▶ Instructions for the task
From the records below, give the number of lines that include the word "isIgnorePublished". Add no other words.

# # #

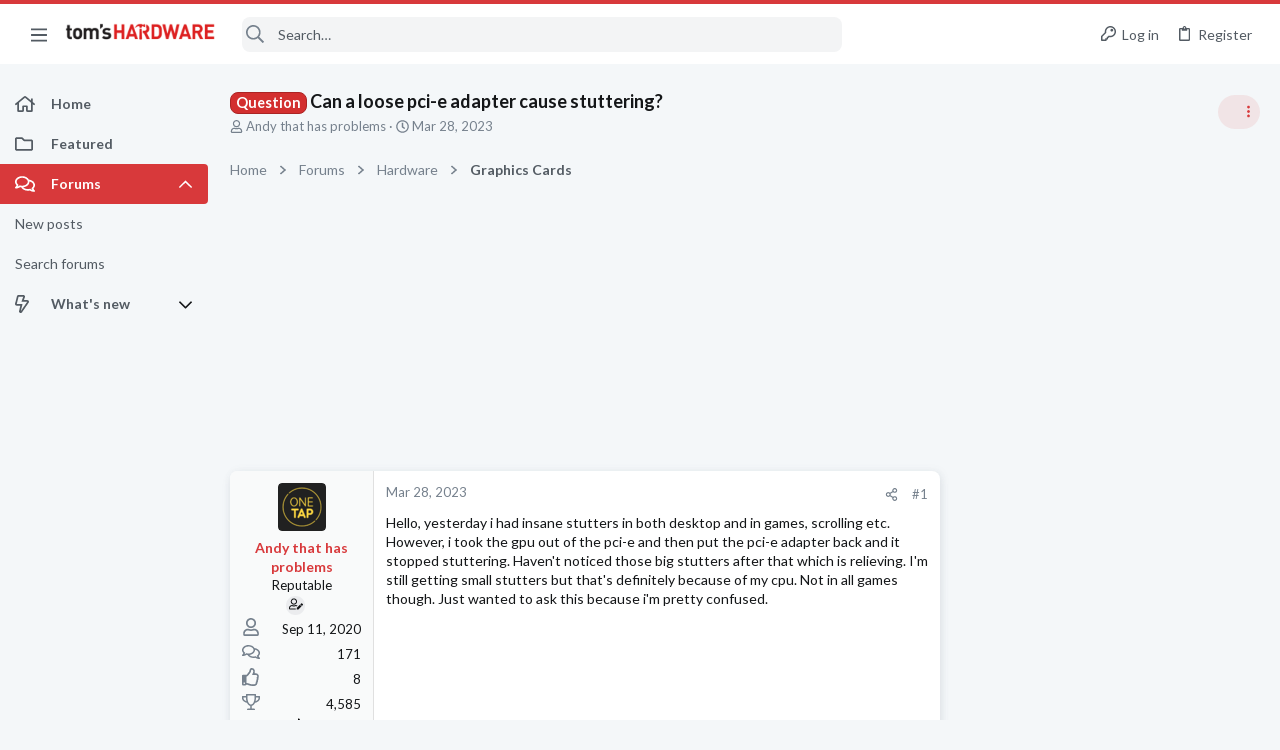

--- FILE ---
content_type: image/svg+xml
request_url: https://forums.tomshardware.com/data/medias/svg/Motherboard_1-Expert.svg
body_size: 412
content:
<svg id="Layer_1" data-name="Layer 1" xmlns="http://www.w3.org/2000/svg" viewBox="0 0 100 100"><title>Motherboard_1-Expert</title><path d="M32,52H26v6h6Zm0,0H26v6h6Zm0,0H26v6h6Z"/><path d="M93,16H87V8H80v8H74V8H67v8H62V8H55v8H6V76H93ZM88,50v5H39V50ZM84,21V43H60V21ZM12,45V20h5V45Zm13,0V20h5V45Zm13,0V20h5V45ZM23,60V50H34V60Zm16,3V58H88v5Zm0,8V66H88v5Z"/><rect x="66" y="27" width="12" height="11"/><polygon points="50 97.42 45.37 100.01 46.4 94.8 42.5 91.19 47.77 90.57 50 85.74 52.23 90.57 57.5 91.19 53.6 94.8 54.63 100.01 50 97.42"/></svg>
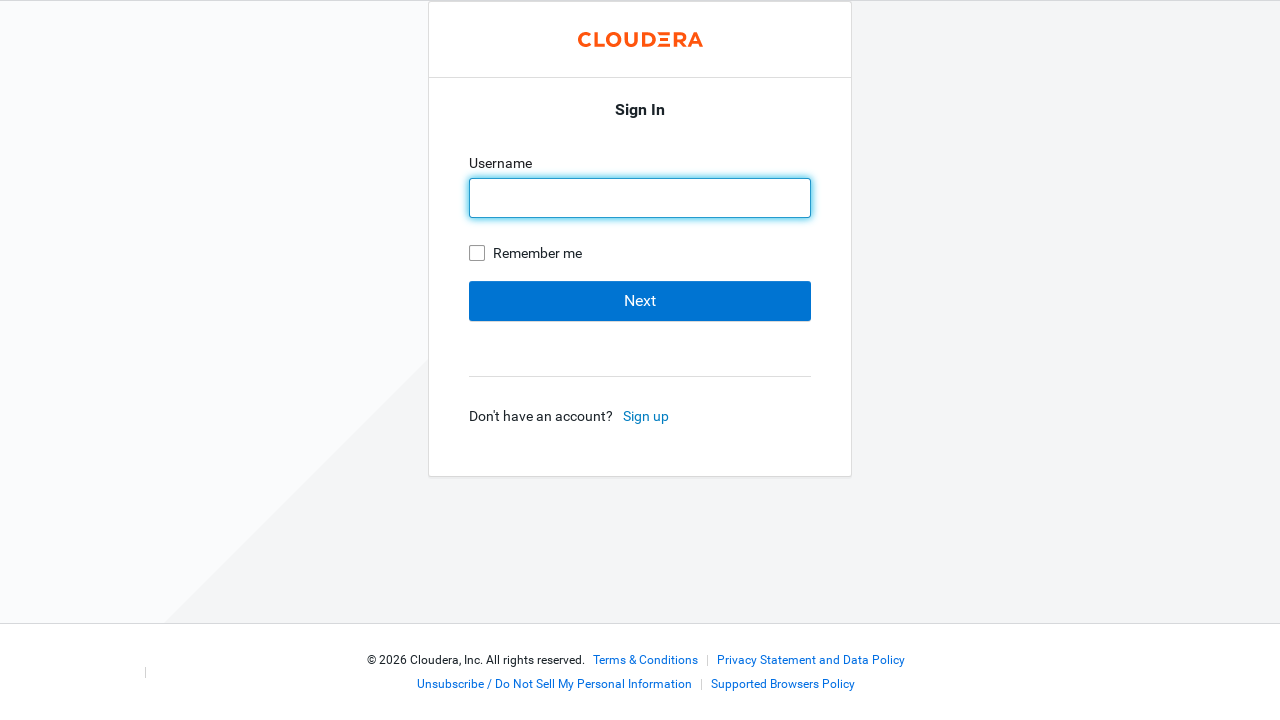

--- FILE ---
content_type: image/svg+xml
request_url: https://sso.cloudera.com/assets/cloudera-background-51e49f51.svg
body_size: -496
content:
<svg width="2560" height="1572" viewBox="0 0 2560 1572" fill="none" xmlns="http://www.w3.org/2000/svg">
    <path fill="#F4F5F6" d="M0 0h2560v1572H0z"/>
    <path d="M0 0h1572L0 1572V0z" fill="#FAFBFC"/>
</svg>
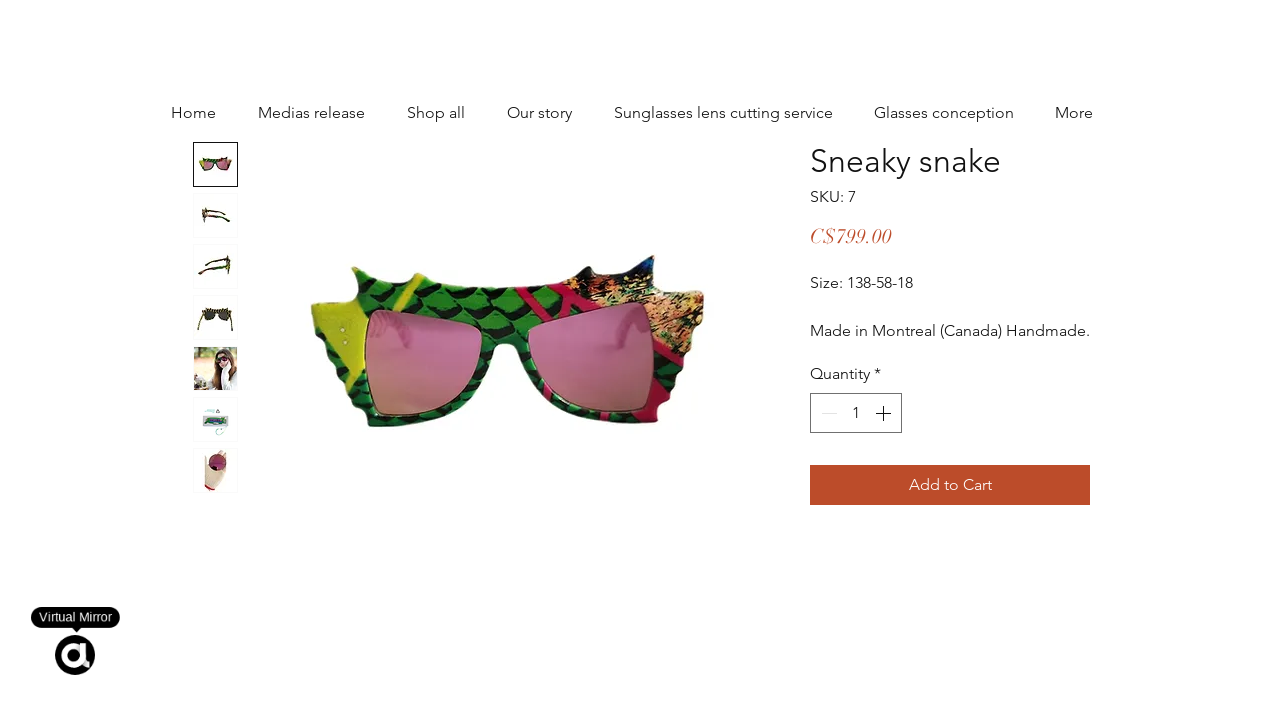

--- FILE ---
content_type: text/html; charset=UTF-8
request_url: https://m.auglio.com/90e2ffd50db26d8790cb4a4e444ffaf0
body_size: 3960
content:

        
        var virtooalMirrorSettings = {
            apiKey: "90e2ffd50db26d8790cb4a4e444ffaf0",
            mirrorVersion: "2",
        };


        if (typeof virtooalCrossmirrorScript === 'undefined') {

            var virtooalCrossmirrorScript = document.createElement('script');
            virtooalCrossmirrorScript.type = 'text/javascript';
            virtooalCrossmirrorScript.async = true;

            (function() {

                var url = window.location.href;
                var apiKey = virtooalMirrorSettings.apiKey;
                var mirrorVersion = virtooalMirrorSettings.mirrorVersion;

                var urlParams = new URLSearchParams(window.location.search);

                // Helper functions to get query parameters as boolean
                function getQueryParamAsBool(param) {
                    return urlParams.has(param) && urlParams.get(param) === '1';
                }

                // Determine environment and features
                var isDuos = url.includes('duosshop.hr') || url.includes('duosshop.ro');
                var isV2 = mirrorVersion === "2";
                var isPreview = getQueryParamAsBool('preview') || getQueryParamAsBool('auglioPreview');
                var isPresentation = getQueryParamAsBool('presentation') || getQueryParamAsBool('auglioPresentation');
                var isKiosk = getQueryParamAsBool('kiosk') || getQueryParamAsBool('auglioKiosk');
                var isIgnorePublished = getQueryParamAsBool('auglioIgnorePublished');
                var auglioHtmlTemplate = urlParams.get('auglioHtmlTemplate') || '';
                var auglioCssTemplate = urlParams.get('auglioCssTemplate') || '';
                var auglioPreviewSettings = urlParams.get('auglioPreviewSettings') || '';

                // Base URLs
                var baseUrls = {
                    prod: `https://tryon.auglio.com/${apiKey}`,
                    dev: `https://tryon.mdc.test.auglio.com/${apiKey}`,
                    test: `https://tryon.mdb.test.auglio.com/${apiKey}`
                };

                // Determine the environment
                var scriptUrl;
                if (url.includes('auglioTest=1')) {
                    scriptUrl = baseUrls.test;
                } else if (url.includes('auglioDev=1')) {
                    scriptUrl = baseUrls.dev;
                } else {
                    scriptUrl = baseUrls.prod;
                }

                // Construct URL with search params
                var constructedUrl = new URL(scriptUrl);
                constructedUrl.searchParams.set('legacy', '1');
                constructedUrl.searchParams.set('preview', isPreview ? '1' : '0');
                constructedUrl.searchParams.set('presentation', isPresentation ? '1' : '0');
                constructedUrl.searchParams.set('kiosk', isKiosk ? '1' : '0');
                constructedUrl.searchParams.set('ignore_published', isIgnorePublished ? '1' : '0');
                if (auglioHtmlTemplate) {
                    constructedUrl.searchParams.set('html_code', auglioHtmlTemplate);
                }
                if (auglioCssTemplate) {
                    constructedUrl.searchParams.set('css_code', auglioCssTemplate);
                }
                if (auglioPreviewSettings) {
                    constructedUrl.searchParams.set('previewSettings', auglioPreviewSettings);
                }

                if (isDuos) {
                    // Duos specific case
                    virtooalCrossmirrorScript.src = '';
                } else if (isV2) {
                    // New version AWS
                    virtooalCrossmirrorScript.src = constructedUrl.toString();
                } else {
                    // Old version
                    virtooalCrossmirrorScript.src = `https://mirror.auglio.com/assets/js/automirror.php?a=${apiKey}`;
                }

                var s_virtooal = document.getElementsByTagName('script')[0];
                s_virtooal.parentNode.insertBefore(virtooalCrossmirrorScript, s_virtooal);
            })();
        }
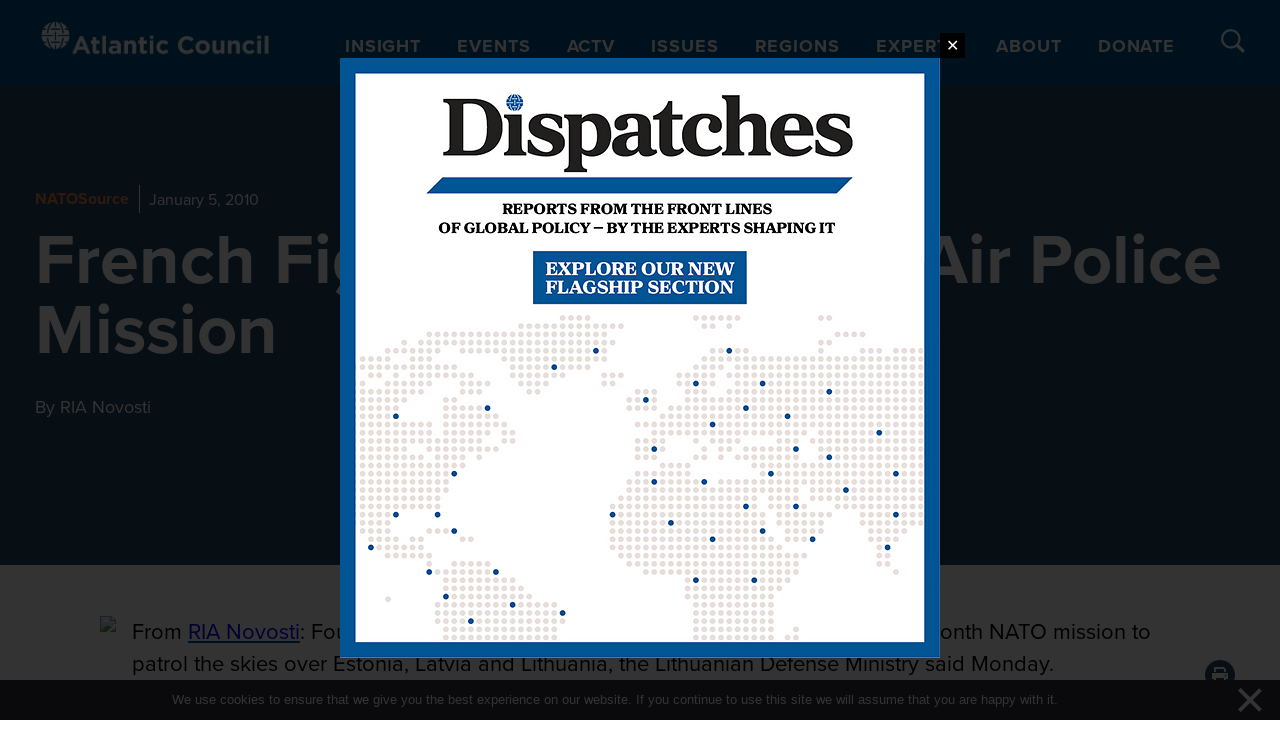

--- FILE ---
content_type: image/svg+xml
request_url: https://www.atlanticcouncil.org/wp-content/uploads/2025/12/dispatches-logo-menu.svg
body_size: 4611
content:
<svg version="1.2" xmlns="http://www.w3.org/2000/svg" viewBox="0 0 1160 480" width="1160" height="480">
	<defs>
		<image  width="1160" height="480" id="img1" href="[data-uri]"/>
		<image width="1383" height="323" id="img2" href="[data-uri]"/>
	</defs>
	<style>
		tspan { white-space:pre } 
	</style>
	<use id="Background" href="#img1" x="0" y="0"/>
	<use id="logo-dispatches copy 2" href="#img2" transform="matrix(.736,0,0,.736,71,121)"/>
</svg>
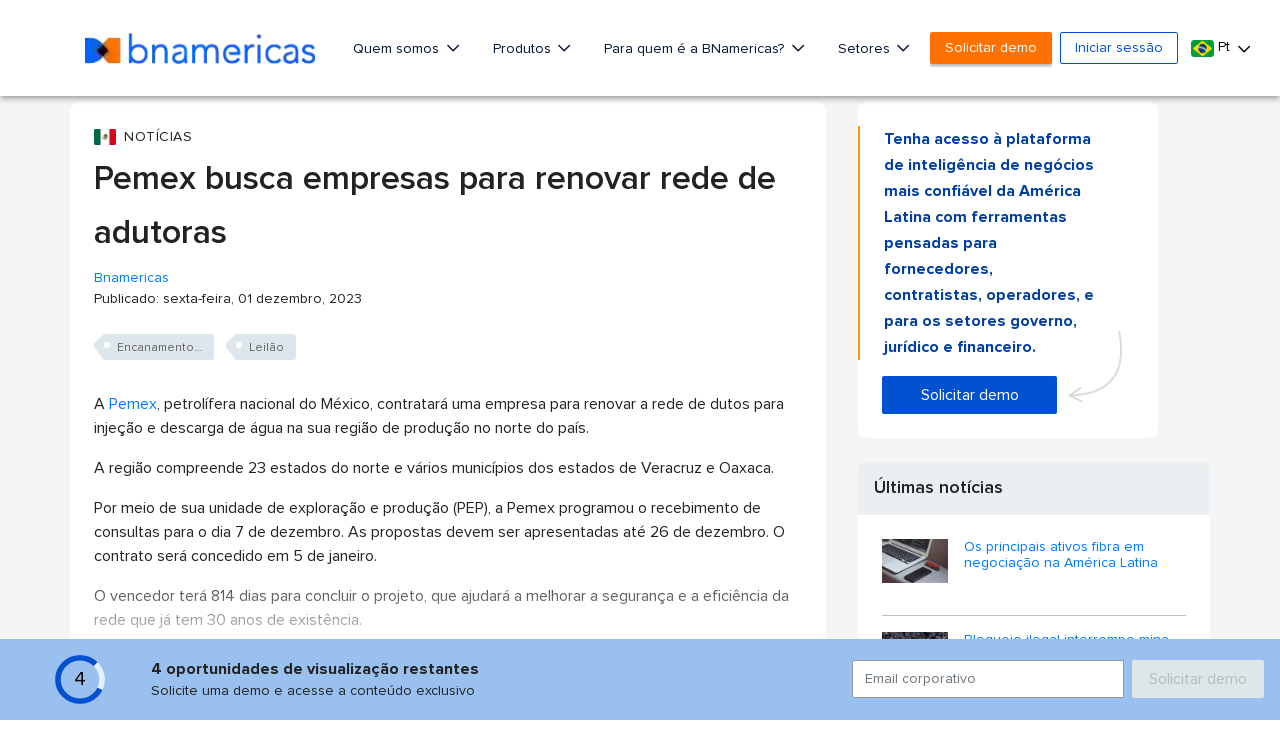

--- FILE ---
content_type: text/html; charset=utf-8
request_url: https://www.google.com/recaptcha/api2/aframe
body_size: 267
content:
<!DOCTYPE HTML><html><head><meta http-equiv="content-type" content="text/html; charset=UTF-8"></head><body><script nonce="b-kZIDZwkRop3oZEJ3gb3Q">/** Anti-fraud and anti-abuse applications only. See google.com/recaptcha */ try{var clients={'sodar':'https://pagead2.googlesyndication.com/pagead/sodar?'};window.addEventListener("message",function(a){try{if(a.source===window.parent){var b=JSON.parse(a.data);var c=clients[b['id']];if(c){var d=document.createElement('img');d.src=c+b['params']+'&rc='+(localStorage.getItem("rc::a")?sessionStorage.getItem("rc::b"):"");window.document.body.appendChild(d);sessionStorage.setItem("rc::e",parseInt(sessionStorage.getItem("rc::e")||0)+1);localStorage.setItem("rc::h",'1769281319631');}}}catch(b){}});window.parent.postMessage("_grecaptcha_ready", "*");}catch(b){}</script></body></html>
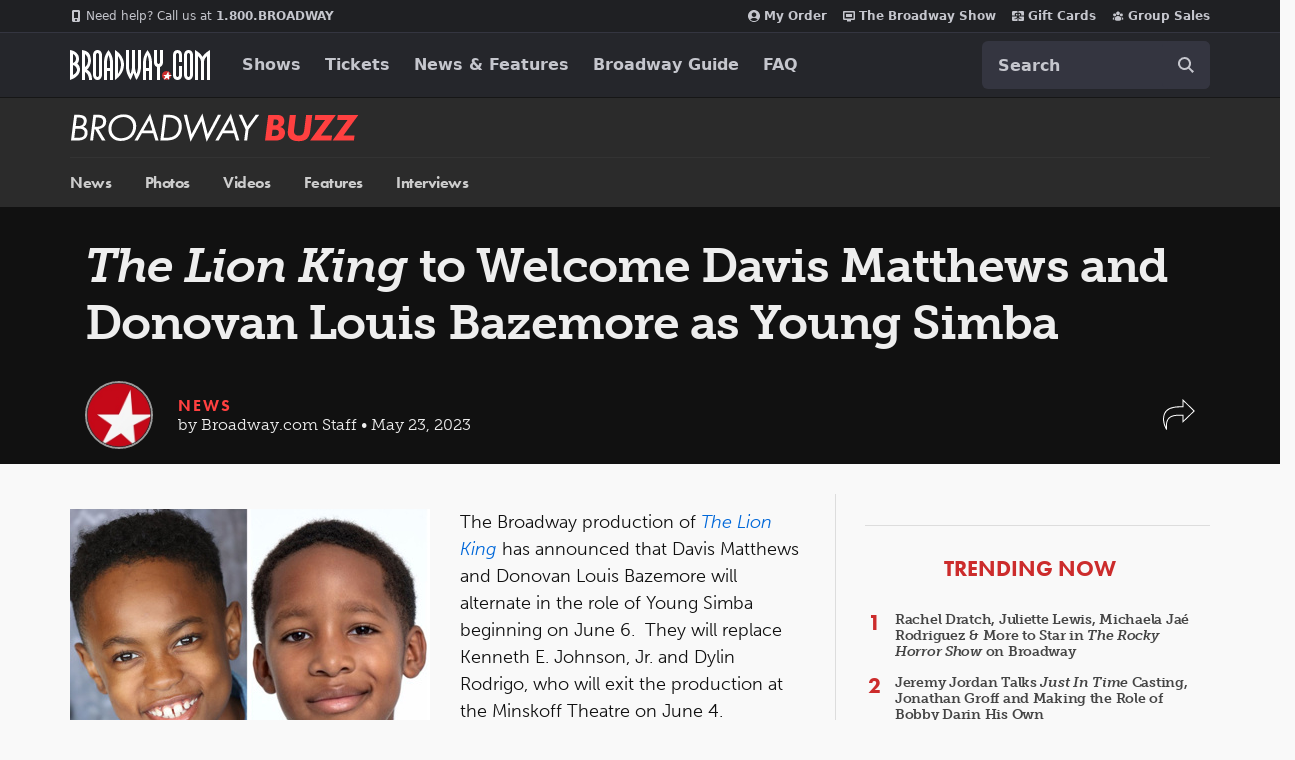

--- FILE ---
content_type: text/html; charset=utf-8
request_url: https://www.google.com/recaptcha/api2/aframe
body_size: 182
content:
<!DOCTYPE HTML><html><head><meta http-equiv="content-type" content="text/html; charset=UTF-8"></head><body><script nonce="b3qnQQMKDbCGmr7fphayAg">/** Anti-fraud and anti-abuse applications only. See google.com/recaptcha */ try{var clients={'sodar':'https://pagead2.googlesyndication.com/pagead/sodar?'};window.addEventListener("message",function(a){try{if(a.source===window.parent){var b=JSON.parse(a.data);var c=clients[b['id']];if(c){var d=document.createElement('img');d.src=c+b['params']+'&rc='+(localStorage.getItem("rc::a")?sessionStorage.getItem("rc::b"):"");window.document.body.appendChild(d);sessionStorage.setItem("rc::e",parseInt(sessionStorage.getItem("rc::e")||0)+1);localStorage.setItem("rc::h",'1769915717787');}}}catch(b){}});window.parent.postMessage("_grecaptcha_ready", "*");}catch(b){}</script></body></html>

# # #

▶ Solution below
2